As the British concept of a national conservation management system may be traced to an upsurge of sentiment after the Second World War that the world should be made a better place. It was the botanist Arthur Tansley who pleaded for organised nature conservation on the double ground of scientific value and beauty. He had advanced the concept of the ecosystem in 1935, and a number of key ideas of relevance to nature conservation stem from this. In the immediate post-war years, he hoped for an 'Ecological Research Council', and a 'National Wildlife Service'. In this context, the idea of national standards of conservation management can be traced to the formation of the Nature Conservancy Council (NCC), and its great survey of habitats and species, the Nature Conservation Review, published in 1977. From this time there was general agreement that the common purpose of conservation management systems was to transform situations of ecological confrontation between humans and non-humans into a system of mutual accommodation. The NCC's first guidelines for managing its national resource was a pro forma to accommodate a description of the site, the goals of management, and a prescriptive section, in which the objectives of management were to be interpreted in a practical manner. Central to the latter section were lists of codified jobs to help wardens abide by best practice. The major shortcoming of the guidelines was the lack of a business philosophy to track value for the inputs of effort and resources.

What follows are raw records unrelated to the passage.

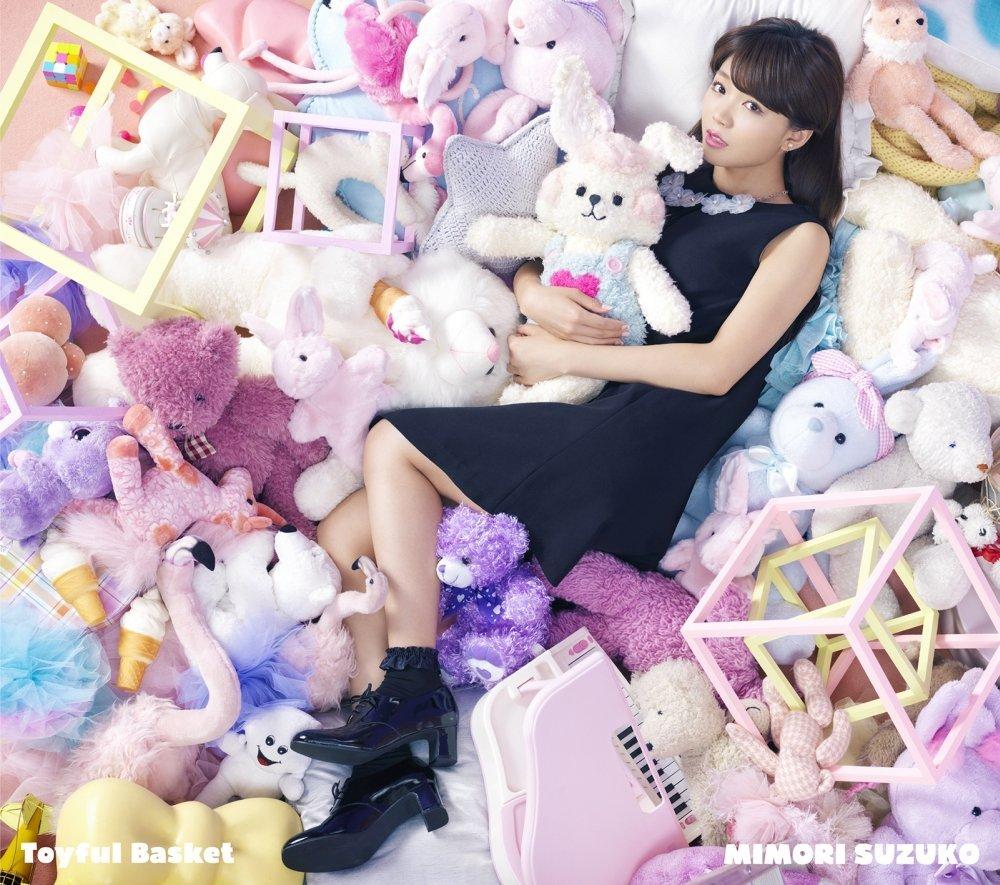 20160907.02.03 Suzuko Mimori - Toyful Basket cover 2.jpg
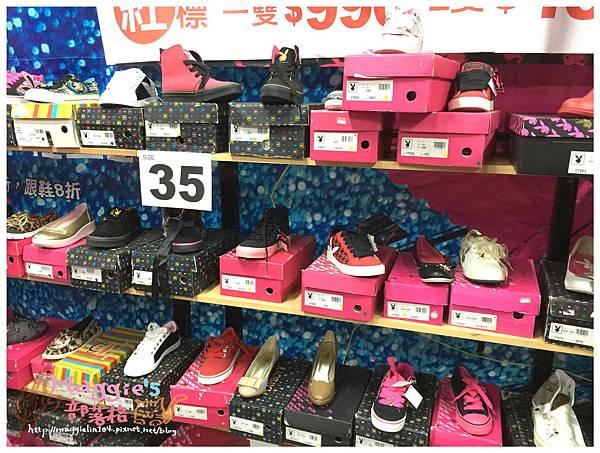 鞋子特賣會 (26).jpg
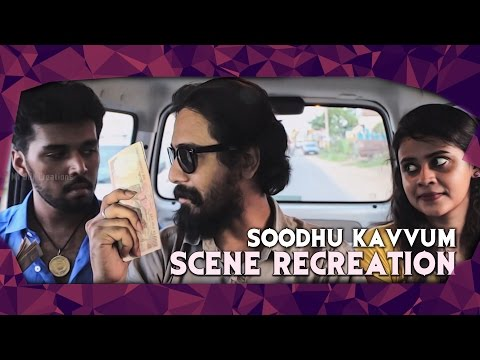 media soodhu kavum full movie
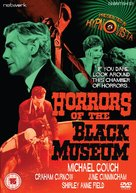 Horrors of the Black Museum - British DVD movie cover (xs thumbnail)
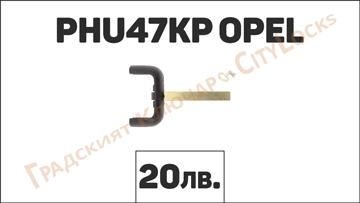 Автоключ PHU47KP OPEL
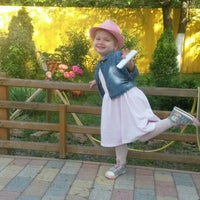 Photo taken at Академия Детства by Alena T. on 5/21/2015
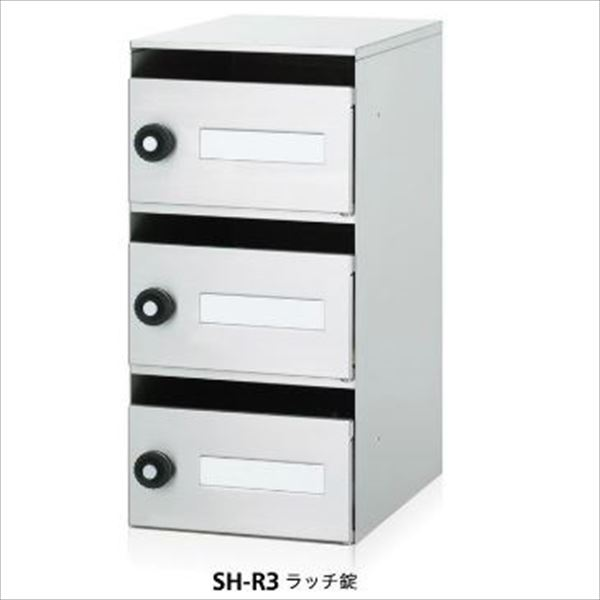 コーワソニア 集合郵便受箱 SH-Rシリーズ 1列3段タイプ ラッチ錠仕様 SH-R3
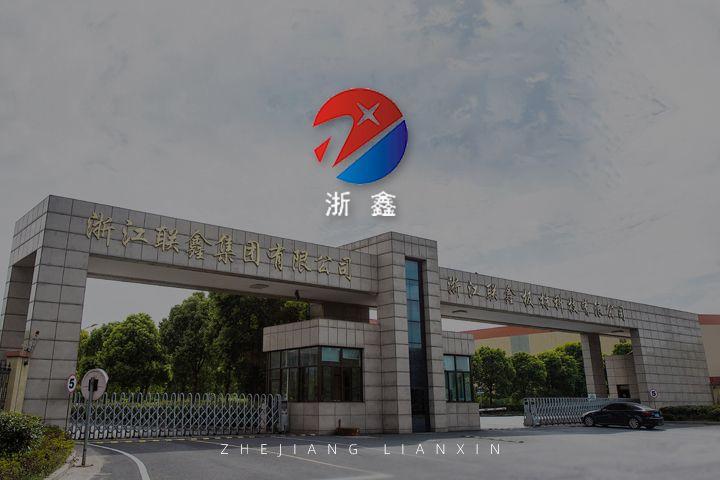 浙江联鑫板材科技有限公司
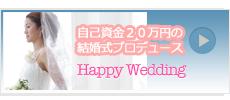 自己資金20万円の結婚式プロデュース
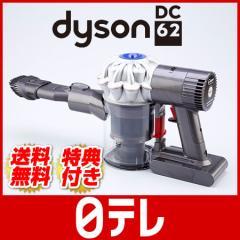 ダイソンDC62 通販限定モデル スペシャルセット シルバー 日テレshop(日本テレビ 通販 ポシュレ)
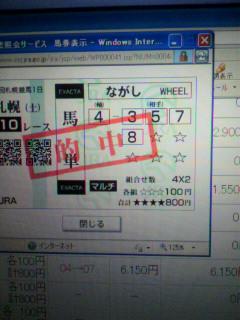2010081520580000.jpg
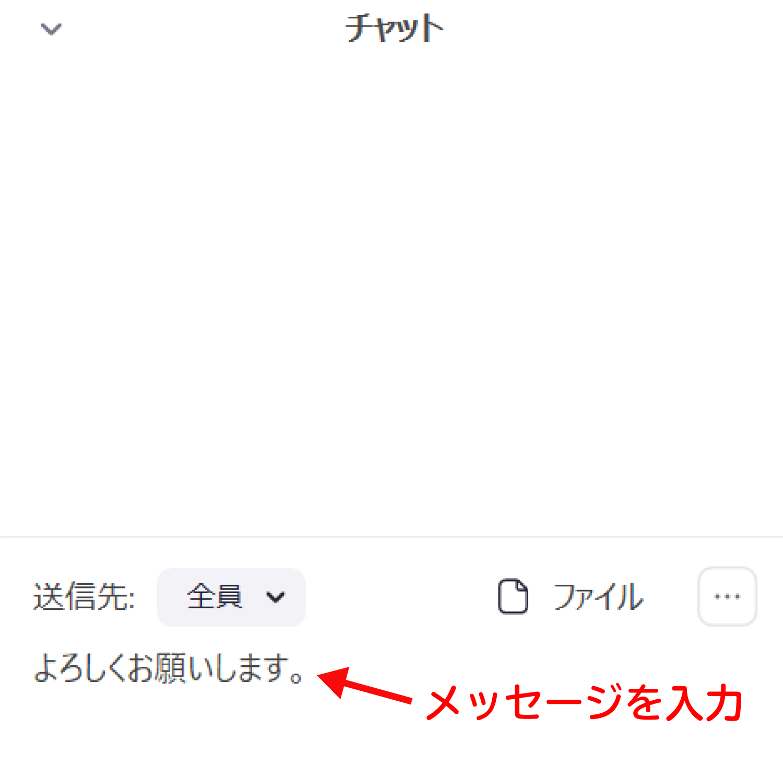 Zoomのチャット機能でメッセージを送る方法2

Britain's first proper conservation management system (CMS), which tied objectives to practical interventions with feedback from monitoring outcomes, coalesced around Mike Alexander (Warden of Skomer Island National Nature Reserve), Tim Read (staff member of the Joint Nature Conservation Committee) and James Perrins (an environmental/IT graduate of York University). This initiative in the 1980s led to the setting up of the CMS Consortium by the UK's main conservation agencies, which produced a relational database for linking management objectives with scheduled on-site operational inputs. See the CMS website for more information. The database recorded all actions, particularly the results of monitoring against performance indicators. Over the years the software has improved greatly with respect to the user/screen interface, but the data model is still very much the same as in the original programme, which was produced with 'Advanced Revelation' (Arev). Although the NCC has been replaced by four country agencies, in terms of the widespread uptake of the CMS across the UK, the current version, mounted on MS Access, is now, de facto, a national conservation management system. As its use becomes more widespread CMS plans are beginning to function as an evidence-based library of best practice for exchanging practical know-how between users.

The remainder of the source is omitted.